● **TASK**
Set down, word for word, the lines of the items from the one containing "From your observation, is" through the one containing "3.26 metres".
--- BEGIN DATASET ENTRIES ---
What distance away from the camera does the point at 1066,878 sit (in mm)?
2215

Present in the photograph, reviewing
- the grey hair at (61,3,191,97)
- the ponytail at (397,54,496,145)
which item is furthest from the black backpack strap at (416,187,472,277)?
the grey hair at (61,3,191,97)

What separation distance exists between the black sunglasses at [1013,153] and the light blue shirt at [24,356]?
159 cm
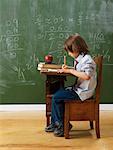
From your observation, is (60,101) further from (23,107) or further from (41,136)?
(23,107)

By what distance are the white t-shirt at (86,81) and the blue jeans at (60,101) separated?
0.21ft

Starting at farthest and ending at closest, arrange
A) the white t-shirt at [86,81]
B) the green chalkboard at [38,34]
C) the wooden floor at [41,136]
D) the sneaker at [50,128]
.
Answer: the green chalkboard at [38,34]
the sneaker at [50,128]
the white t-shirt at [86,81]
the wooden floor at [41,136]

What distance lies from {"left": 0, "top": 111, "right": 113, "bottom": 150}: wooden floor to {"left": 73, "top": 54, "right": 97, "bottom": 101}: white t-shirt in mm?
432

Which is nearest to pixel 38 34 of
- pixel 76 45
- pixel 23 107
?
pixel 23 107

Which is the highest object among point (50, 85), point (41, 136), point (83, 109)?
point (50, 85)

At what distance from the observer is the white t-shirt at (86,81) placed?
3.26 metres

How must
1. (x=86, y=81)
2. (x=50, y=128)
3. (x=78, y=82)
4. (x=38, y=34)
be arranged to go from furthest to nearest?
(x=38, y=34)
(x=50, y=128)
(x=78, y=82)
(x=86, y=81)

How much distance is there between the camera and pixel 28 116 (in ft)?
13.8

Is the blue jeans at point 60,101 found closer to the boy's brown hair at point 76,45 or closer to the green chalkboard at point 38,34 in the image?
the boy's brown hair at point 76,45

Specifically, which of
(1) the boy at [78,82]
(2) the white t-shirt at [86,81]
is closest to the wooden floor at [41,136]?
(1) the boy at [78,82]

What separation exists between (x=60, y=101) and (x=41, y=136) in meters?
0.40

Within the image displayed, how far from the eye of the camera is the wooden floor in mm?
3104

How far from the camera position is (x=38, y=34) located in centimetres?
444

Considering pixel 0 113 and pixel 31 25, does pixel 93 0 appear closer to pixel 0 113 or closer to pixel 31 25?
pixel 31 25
--- END DATASET ENTRIES ---
● **PROBLEM SOLUTION**
From your observation, is (60,101) further from (23,107) or further from (41,136)?
(23,107)

By what distance are the white t-shirt at (86,81) and the blue jeans at (60,101) separated?
0.21ft

Starting at farthest and ending at closest, arrange
A) the white t-shirt at [86,81]
B) the green chalkboard at [38,34]
C) the wooden floor at [41,136]
D) the sneaker at [50,128]
.
Answer: the green chalkboard at [38,34]
the sneaker at [50,128]
the white t-shirt at [86,81]
the wooden floor at [41,136]

What distance lies from {"left": 0, "top": 111, "right": 113, "bottom": 150}: wooden floor to {"left": 73, "top": 54, "right": 97, "bottom": 101}: white t-shirt in mm?
432

Which is nearest to pixel 38 34 of
- pixel 76 45
- pixel 23 107
?
pixel 23 107

Which is the highest object among point (50, 85), point (41, 136), point (83, 109)?
point (50, 85)

At what distance from the observer is the white t-shirt at (86,81) placed?
3.26 metres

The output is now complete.